Amongst the team are two sisters, Miss Sadie Lloyd (front row holding the football) and Miss Honor Lloyd (second from the right back row). In 1917 the sisters lived at the Blacksmith’s in Woonton. Honor was the grandmother of Pauline Hughes, the football loving secretary at Lady Hawkins’ School. Honor and Sadie both worked in the stores at Rotherwas in what must have been heavy and hard work, not to mention extremely dangerous! The two sisters were amongst more than 900,000 women worked in munitions factories during the First World War. Rotherwas, like most munitions factories, employed a welfare officer to monitor the health, wellbeing and behaviour of their new female work force. Sport, especially football, was encouraged and many munitions factories developed their own ladies football teams. Certainly, the ‘beautiful game’ must have given them a welcome break from the dangers and harsh industrial conditions at Rotherwas in the First World War.

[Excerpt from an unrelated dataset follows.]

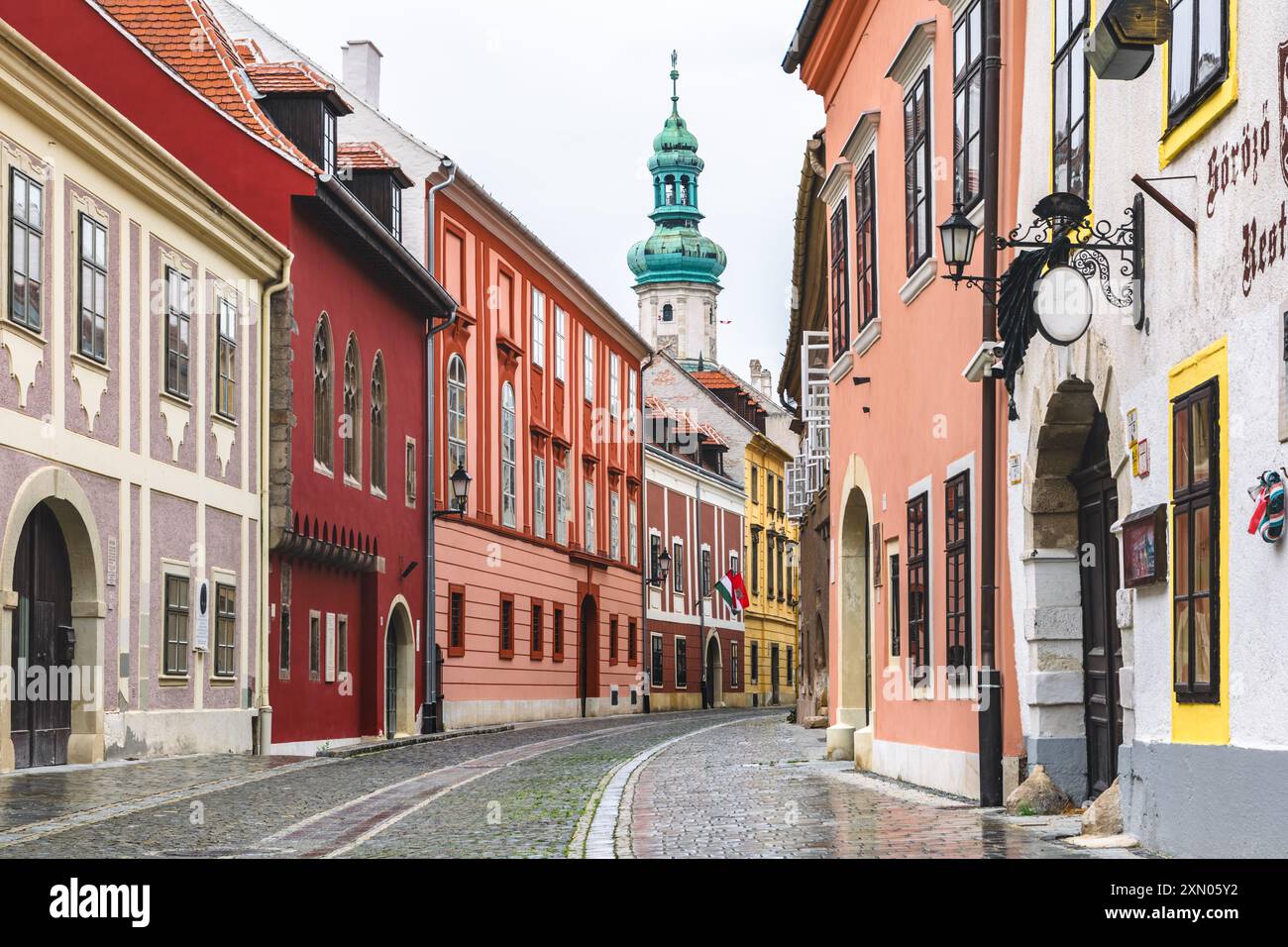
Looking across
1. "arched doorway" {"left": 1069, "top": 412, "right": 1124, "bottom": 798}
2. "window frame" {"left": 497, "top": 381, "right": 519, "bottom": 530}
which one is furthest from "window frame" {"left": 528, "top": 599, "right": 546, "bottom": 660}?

Perhaps the newspaper advert that encouraged Sadie and Honor to apply for work at Rotherwas Munitions Factory. Women of Kington could pick up ‘special leaflets giving full details and application forms’ from Mr Swindells of the High Street (a solicitor in Kington) or the Post Office in Presteigne.

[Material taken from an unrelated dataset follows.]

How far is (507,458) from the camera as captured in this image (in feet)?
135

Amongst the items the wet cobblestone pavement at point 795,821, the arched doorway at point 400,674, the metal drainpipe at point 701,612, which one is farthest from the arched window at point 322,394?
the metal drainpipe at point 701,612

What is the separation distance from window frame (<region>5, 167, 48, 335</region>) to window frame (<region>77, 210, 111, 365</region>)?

Perhaps the newspaper advert that encouraged Sadie and Honor to apply for work at Rotherwas Munitions Factory. Women of Kington could pick up ‘special leaflets giving full details and application forms’ from Mr Swindells of the High Street (a solicitor in Kington) or the Post Office in Presteigne.

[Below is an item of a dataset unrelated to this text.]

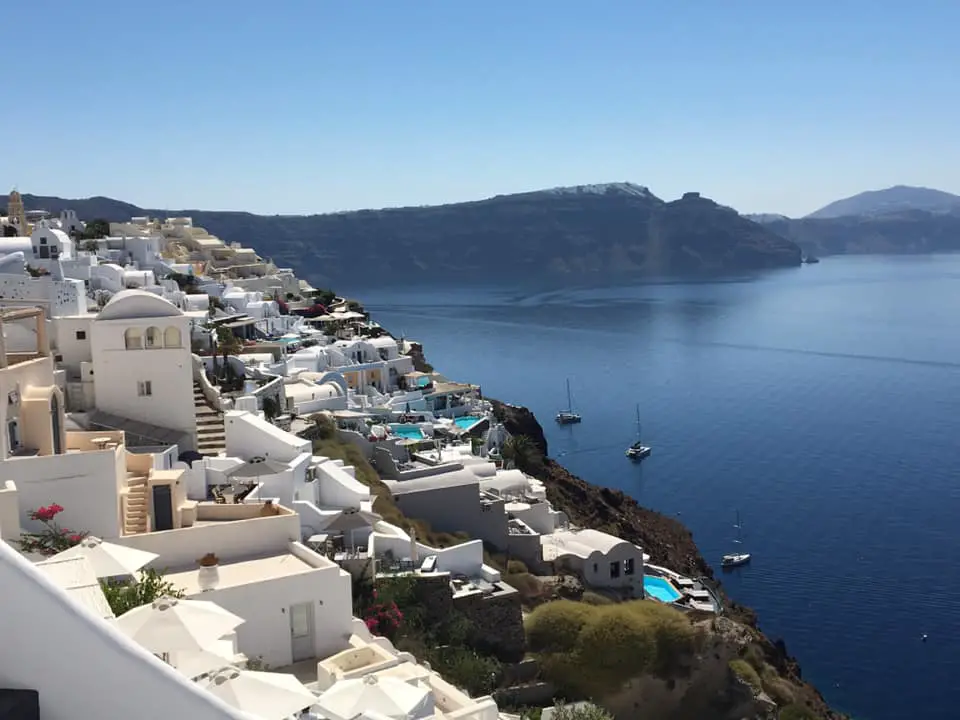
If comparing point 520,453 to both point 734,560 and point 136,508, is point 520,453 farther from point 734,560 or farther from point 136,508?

The Rotherwas “Munitionette” footballers of the Canteen team found a trainer in the young Bert Lucas who worked in the canteen and whose sister (called Margaret and pictured on the extreme right of the front row) was, in Bert’s words, “a very useful inside forward”. The Canteen team had to work hard, and held dances and whist drives at Rotherwas, to raise funds to buy football kit. The team found regular opponents in the women’s teams from the Rotherwas Engineering staff (MID) and from Quedgeley Munitions Factory in Gloucestershire.

The footballing Munitionettes were to have their greatest game on Christmas Day 1917. On a crisp, clear Christmas morning at Hereford United’s Edgar Street ground the Rotherwas Canteen team arrived to what was reported as a “great crowd”. Their opponents were the Rotherwas MID team. However, the start was delayed as “most of the girls were too embarrassed to show themselves in their football shorts and nicks, and several of them backed out when they saw the crowd that was waiting to watch the fun”. Though the girls were eventually encouraged out onto the pitch and soon overcame their shyness as the game ensued into a hard fought match. The game was won in the closing minutes when the Canteen team’s inside right, Margaret Lucas, hit the ball into the net.
The match had drawn people from many miles around Hereford and, while the size of the crowd is unknown, had raised considerable sums to buy comforts for the local men in the Herefordshire Regiment.

One of the two canteens at Rotherwas Munitions Factory where some of the team worked.

One of the two canteens at Rotherwas Munitions Factory where some of the team worked.

Honor and Sadie continued working at Rotherwas until after the war. Honor married soon after the war and moved to Kington where she lived for the rest of her life. She never lost her love for the game and Pauline remembers her grandmother kicking a ball around with her grandchildren – aged 90!